Novex® NuPAGE® SDS-PAGE Gel System

NuPAGE® protein gels are available in two buffer systems: NuPAGE® Bis-Tris Gels and NuPAGE® Tris-Acetate Gels. The NuPAGE® Bis-Tris Gels provide superior separation of small to medium-sized proteins and employ a neutral-pH environment that minimizes protein modification. The NuPAGE® Tris-Acetate Gels are designed to provide optimal separation for large proteins at pH 8.1.  

NuPAGE® Bis-Tris Gels are used in combination with either NuPAGE® MES or MOPS buffer. The NuPAGE® MES Buffer is recommended for resolving small proteins and for samples containing a broad range of protein sizes. The NuPAGE® MOPS Buffer is best for resolving medium-sized proteins.

NuPAGE® Tris-Acetate Gels are used with NuPAGE® Tris-Acetate SDS Running Buffer to resolve high molecular weight proteins (36–400 kDa) under denaturing conditions, or with Novex® Tris-Glycine Native Running Buffer to resolve high molecular weight proteins under non-denaturing (native) conditions.  Figure 2 shows the migration patterns of Sharp Protein Standards on NuPAGE® Bis-Tris Gels using MOPS and MES buffers, and NuPAGE® Tris-Acetate Gels using NuPAGE® Tris-Acetate SDS Running Buffer.

Sample preparation is a crucial step in successful protein analysis. The pH of the traditional Laemmli-style sample buffer changes from 6.8 to 5.2 when heated at 100°C.  This lower pH is known to induce aspartyl-prolyl (Asp-Pro) peptide bond cleavage, which leads to protein degradation. By maintaining a >7.0 pH environment, the NuPAGE® LDS Sample Buffer preserves protein integrity by minimizing this Asp-Pro cleavage.
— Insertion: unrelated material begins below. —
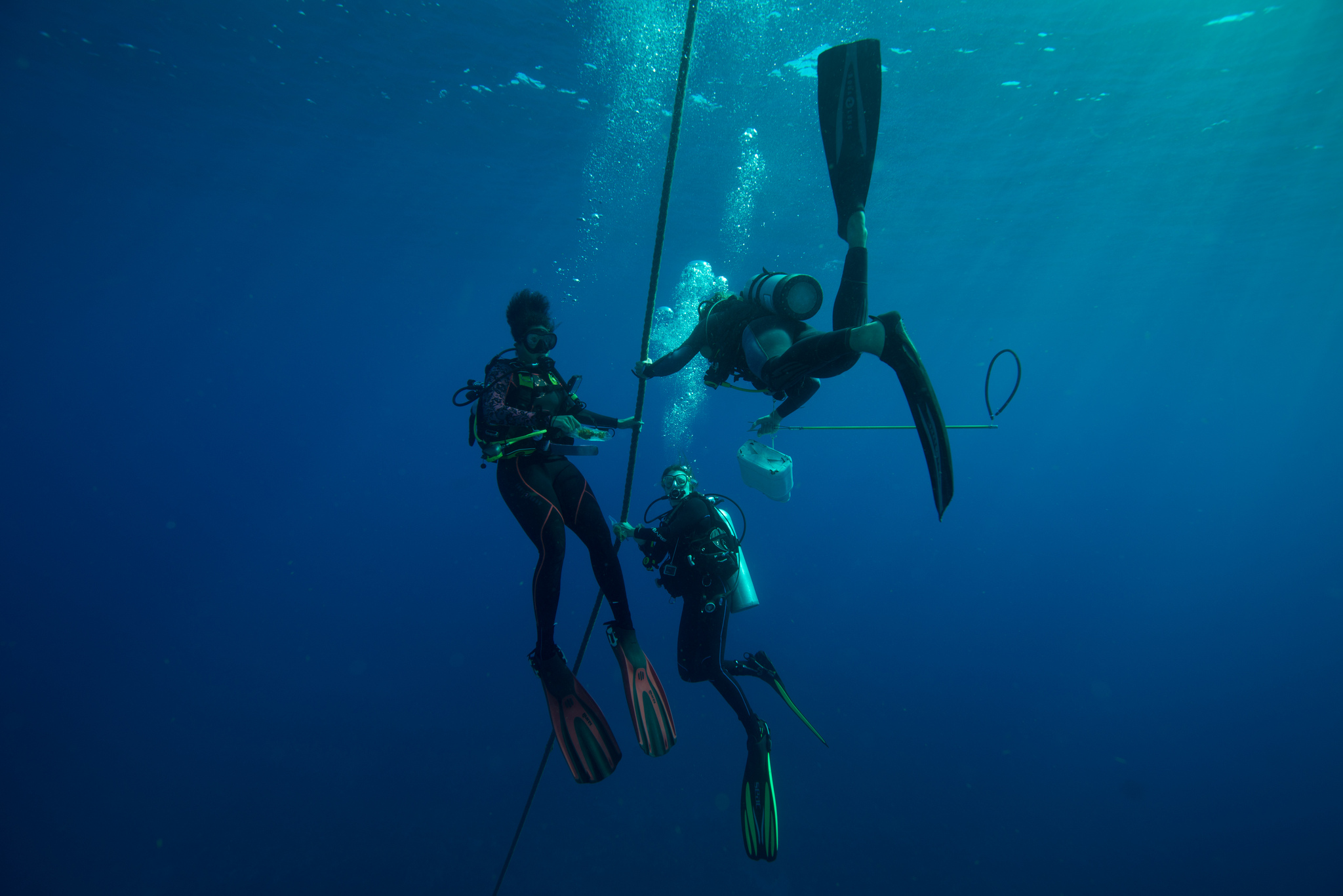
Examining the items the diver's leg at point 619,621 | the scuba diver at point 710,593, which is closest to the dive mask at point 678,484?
the scuba diver at point 710,593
Figure 3 demonstrates that sample integrity is maintained throughout electrophoresis with the NuPAGE® system; protein degradation is seen in samples prepared with Laemmli (Tris-glycine) sample buffer.  The NuPAGE® Antioxidant running buffer additive greatly minimizes protein oxidation during electrophoresis and keeps reduced protein bands sharp and clear.  

Figure 3. Integrity of samples is maintained throughout electrophoresis with the Novex® NuPAGE® SDS-PAGE Gel System (left), compared to samples prepared with Laemmli (Tris-glycine) sample buffer (right).

Increased Gel Stability

The NuPAGE® protein gels are discontinuous SDS-PAGE gel systems that operate in the same way as the traditional Tris-glycine system but are prepared at a lower pH. This neutral-pH environment allows a much longer shelf life (1 year for NuPAGE® Bis-Tris Gels and 8 months for NuPAGE® Tris-Acetate Gels).
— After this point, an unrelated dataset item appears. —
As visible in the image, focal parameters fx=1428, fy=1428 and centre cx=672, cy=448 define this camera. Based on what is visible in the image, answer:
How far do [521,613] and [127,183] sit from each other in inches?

Efficient Western Blot Transfer

The NuPAGE® Transfer Buffer maintains neutral pH and prevents reoxidation of reduced samples during protein transfer to a membrane. This avoids sample modifications that can occur at the alkaline pH of traditional transfer buffers and maintains sample antigenicity. NuPAGE® Bis-Tris Gels are able to separate proteins using lower acrylamide concentrations than are required for Tris-glycine gels. This more open gel matrix allows for more efficient transfer of proteins to membranes during western blotting.

Best All-Around Performance

For routine protein separation, use the NuPAGE® SDS-PAGE Gel System for superior performance. In addition, the high-resolution separation and reduced protein modification and degradation properties make this system suitable for even the most demanding applications. Because the same protein separation can be achieved at lower acrylamide concentrations using NuPAGE® Bis-Tris Gels compared to Tris-glycine gels, western blot transfers are also more efficient.